No pictures go in the copy; retype exactly the lines from the one with "Bullmastiff Dog Mugs" through the last line of the records.
--- START ---
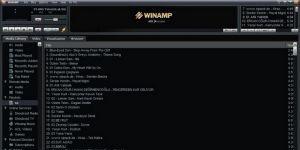 Winamp Ekran Görüntüsü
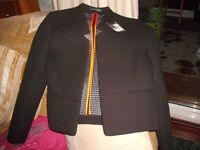 New Ladies Black Jacket (size 12) made By Atmosphere and Still With Label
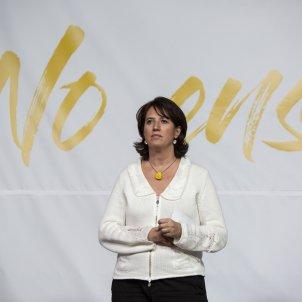 1 any preso Jordis Paluzie ANC - Sergi Alcazar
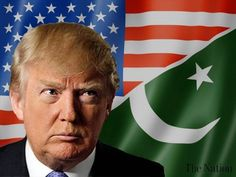 No More Free Money to Pakistan: President Trump Cuts Off $255 Million in Military Aid to Pakistan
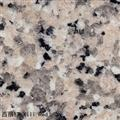 Xi Li Red Granite, Stone, Marble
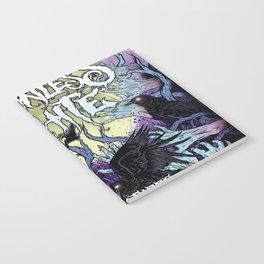 MIW Creatures Notebook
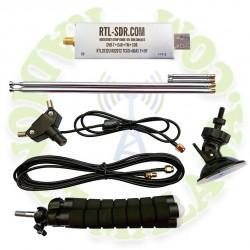 Receptor RTL-SDR Blog R820T2 RTL2832U + Antena.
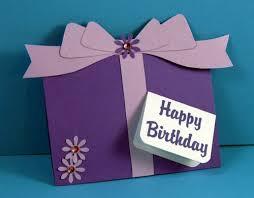 creative birthday greeting cards design handmade card design ideas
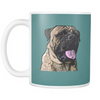 Bullmastiff Dog Mugs & Coffee Cups - Bullmastiff Coffee Mugs - TeeAmazing - 6
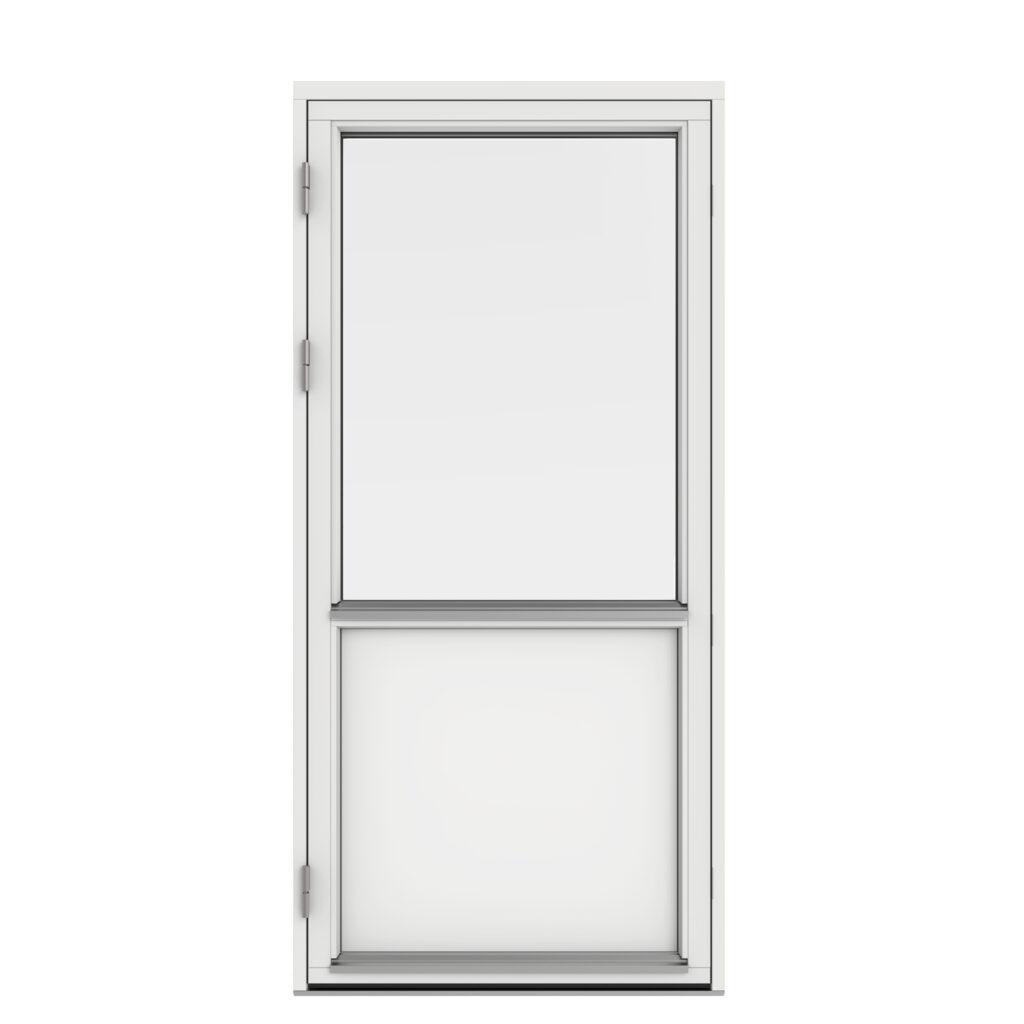 Enkel Altan/Balkongdörr – Trä – Outline – Kort leveranstid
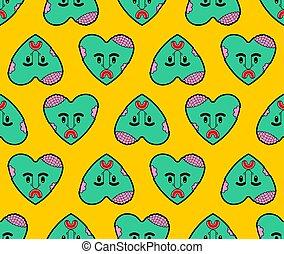 hjärta, kärlek, seamless., mönster, död, zombie, bakgrund., vektor, grön, struktur, kärleksaffär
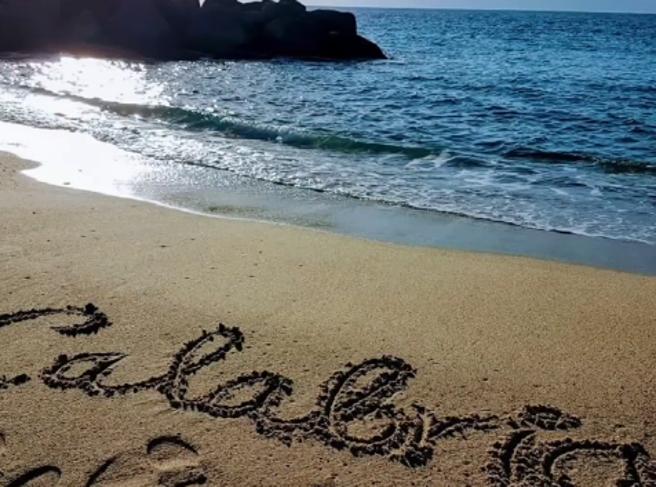 Calabria, lo spot della Locride: «Venite da noi, al nord si rischia il Covid». L'ira di Zaia: «Video offensivo»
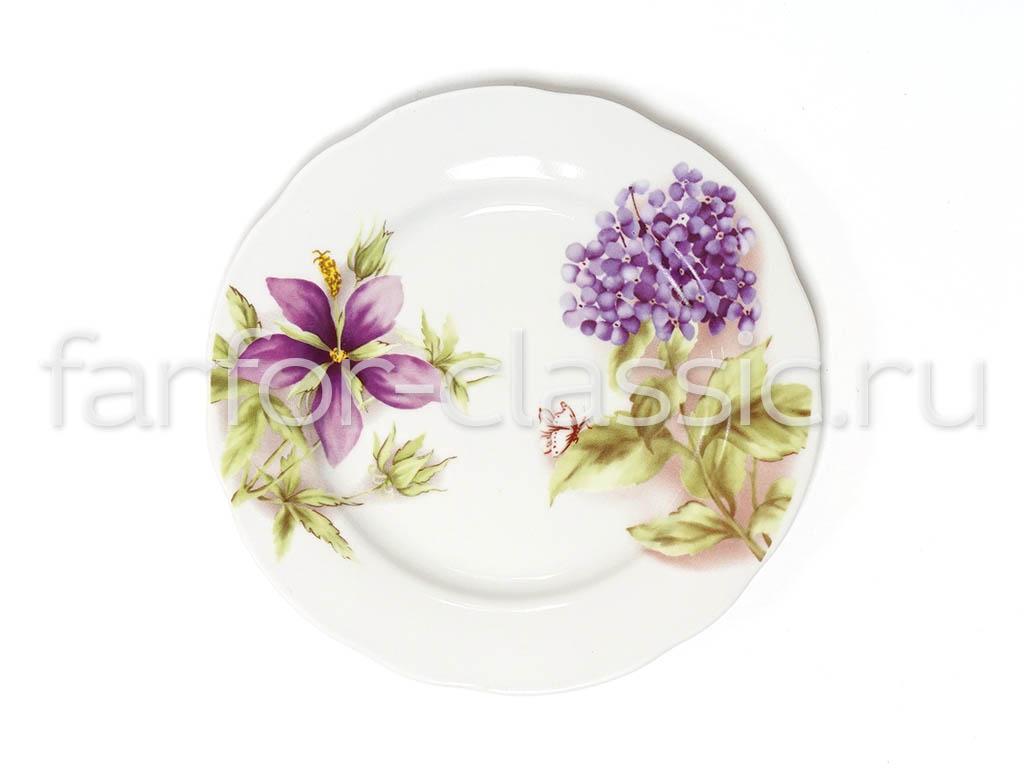 Фото Тарелка мелкая 200 мм Вырезной край Альпийские цветы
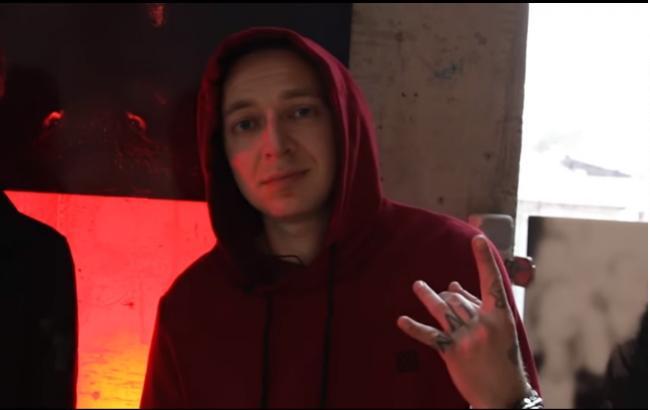 Oxxxymiron исполнит  роль главного злодея в новом фильме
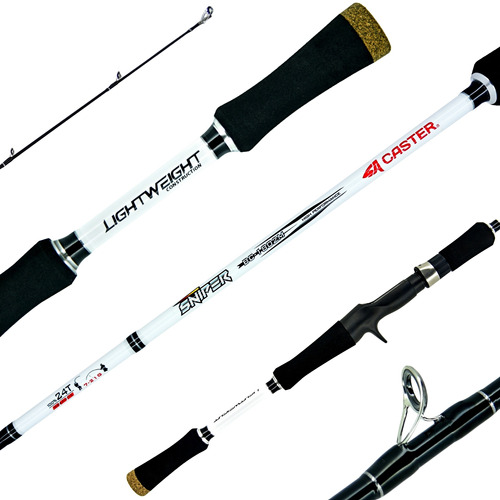 Caña Pescar Caster Sniper 1.80m Bait Casting Grafito 8-16 Lb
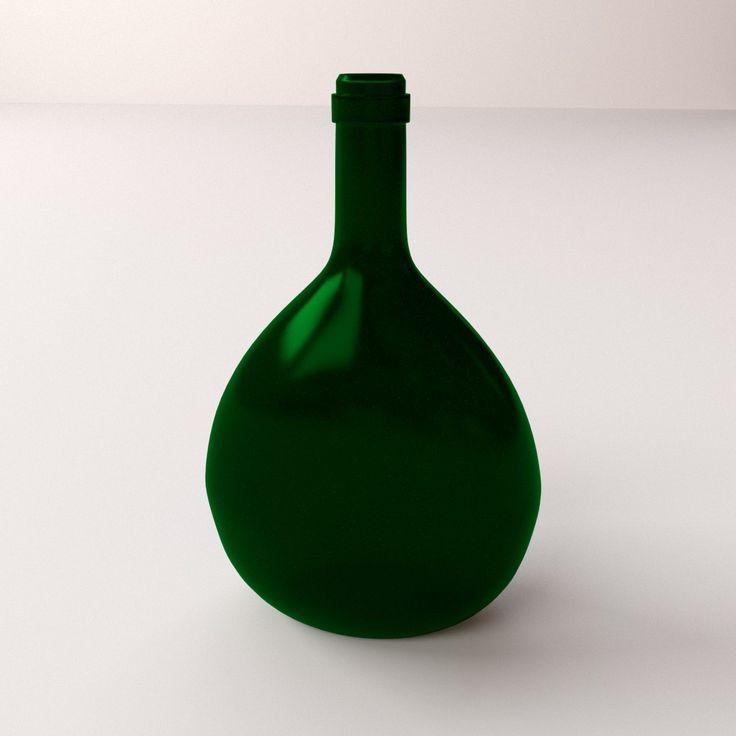 Bocksbeutel 3Ds - 3D Model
--- END ---
> **OUTPUT BELOW**:
 Bullmastiff Dog Mugs & Coffee Cups - Bullmastiff Coffee Mugs - TeeAmazing - 6
 Enkel Altan/Balkongdörr – Trä – Outline – Kort leveranstid
 hjärta, kärlek, seamless., mönster, död, zombie, bakgrund., vektor, grön, struktur, kärleksaffär
 Calabria, lo spot della Locride: «Venite da noi, al nord si rischia il Covid». L'ira di Zaia: «Video offensivo»
 Фото Тарелка мелкая 200 мм Вырезной край Альпийские цветы
 Oxxxymiron исполнит  роль главного злодея в новом фильме
 Caña Pescar Caster Sniper 1.80m Bait Casting Grafito 8-16 Lb
 Bocksbeutel 3Ds - 3D Model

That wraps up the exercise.